REQUIREMENT:
Copy out every one of the items below, character for character, leaving out the pictures.

-- begin RECORDS PROVIDED --

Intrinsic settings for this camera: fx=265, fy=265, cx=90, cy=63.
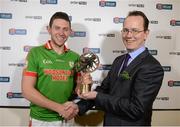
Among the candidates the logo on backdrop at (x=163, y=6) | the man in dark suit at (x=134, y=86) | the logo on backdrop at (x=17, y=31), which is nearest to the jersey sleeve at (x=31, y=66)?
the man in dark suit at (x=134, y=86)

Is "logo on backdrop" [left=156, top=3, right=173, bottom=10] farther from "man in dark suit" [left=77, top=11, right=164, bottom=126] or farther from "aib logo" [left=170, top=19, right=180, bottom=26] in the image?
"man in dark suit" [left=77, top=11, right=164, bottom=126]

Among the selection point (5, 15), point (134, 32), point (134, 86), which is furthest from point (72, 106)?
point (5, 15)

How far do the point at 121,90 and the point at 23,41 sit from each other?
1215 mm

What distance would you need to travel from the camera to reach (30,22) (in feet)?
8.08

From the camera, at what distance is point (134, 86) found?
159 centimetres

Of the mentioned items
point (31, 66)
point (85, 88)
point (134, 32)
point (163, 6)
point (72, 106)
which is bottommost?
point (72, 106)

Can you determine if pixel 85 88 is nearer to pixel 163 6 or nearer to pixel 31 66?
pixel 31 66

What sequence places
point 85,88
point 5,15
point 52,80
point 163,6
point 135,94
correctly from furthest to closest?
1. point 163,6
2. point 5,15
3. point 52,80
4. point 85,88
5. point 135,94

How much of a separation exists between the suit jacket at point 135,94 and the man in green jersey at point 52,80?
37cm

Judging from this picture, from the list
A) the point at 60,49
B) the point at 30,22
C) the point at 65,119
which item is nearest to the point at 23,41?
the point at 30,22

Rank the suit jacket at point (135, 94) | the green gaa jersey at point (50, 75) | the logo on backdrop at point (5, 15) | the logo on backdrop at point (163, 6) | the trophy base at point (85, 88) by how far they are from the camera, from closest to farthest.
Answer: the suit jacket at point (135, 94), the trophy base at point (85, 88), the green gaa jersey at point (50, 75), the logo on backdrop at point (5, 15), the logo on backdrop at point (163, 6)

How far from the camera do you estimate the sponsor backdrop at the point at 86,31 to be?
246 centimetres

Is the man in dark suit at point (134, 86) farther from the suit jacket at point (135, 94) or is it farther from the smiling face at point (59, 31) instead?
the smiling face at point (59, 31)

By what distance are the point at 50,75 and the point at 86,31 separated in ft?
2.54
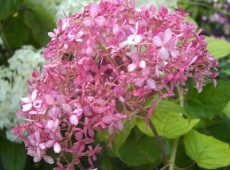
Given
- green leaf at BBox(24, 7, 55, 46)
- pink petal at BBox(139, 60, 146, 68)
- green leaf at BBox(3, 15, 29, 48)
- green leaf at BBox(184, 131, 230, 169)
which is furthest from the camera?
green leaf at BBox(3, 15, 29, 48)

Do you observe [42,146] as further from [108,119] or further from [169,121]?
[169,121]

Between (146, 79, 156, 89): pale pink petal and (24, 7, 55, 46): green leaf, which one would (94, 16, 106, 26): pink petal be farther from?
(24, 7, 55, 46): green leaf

-- end RECORDS PROVIDED --

TASK RESPONSE:
Intrinsic settings for this camera: fx=265, fy=265, cx=90, cy=63.
Among the candidates the logo on backdrop at (x=163, y=6) | the man in dark suit at (x=134, y=86) | the logo on backdrop at (x=17, y=31), which is nearest to the jersey sleeve at (x=31, y=66)?
the man in dark suit at (x=134, y=86)

Is "logo on backdrop" [left=156, top=3, right=173, bottom=10] farther from "man in dark suit" [left=77, top=11, right=164, bottom=126] or farther from "aib logo" [left=170, top=19, right=180, bottom=26] in the image?
"man in dark suit" [left=77, top=11, right=164, bottom=126]

Among the selection point (5, 15), point (134, 32), point (134, 86), which is furthest from point (72, 106)?
point (5, 15)

How far do the point at 121,90 and the point at 23,41 sit from each other?
1215 mm

What distance would you need to travel from the camera to reach (30,22) (in feet)?
8.08

From the camera, at what distance is point (134, 86) found?
159 centimetres

Of the mentioned items
point (31, 66)
point (85, 88)
point (134, 32)
point (163, 6)
point (72, 106)
which is bottommost?
point (72, 106)

Can you determine if pixel 85 88 is nearer to pixel 163 6 or nearer to pixel 31 66?
pixel 31 66

What sequence places
point 85,88
point 5,15
point 52,80
point 163,6
point 135,94
correctly from furthest to closest?
1. point 163,6
2. point 5,15
3. point 52,80
4. point 85,88
5. point 135,94

How much of a separation exists between the suit jacket at point 135,94 and the man in green jersey at point 52,80?
37cm

Judging from this picture, from the list
A) the point at 60,49
B) the point at 30,22
C) the point at 65,119
which item is nearest to the point at 23,41?
the point at 30,22

Rank the suit jacket at point (135, 94) | the green gaa jersey at point (50, 75) | the logo on backdrop at point (5, 15) | the logo on backdrop at point (163, 6) | the trophy base at point (85, 88) by how far they are from the camera, from closest to farthest.
Answer: the suit jacket at point (135, 94), the trophy base at point (85, 88), the green gaa jersey at point (50, 75), the logo on backdrop at point (5, 15), the logo on backdrop at point (163, 6)

How far from the camera do you estimate the sponsor backdrop at the point at 86,31 to be?
246 centimetres

Is the man in dark suit at point (134, 86) farther from the suit jacket at point (135, 94) or is it farther from the smiling face at point (59, 31) instead?
the smiling face at point (59, 31)

By what distance are the point at 50,75 and the point at 86,31 separated in ft?
2.54
Given
- green leaf at BBox(24, 7, 55, 46)
- pink petal at BBox(139, 60, 146, 68)
- green leaf at BBox(3, 15, 29, 48)
- green leaf at BBox(184, 131, 230, 169)
which is furthest from the camera?
green leaf at BBox(3, 15, 29, 48)

Do you observe [42,146] as further from [108,119] or further from [169,121]?
[169,121]

Between (146, 79, 156, 89): pale pink petal and (24, 7, 55, 46): green leaf, which one would (94, 16, 106, 26): pink petal be farther from?
(24, 7, 55, 46): green leaf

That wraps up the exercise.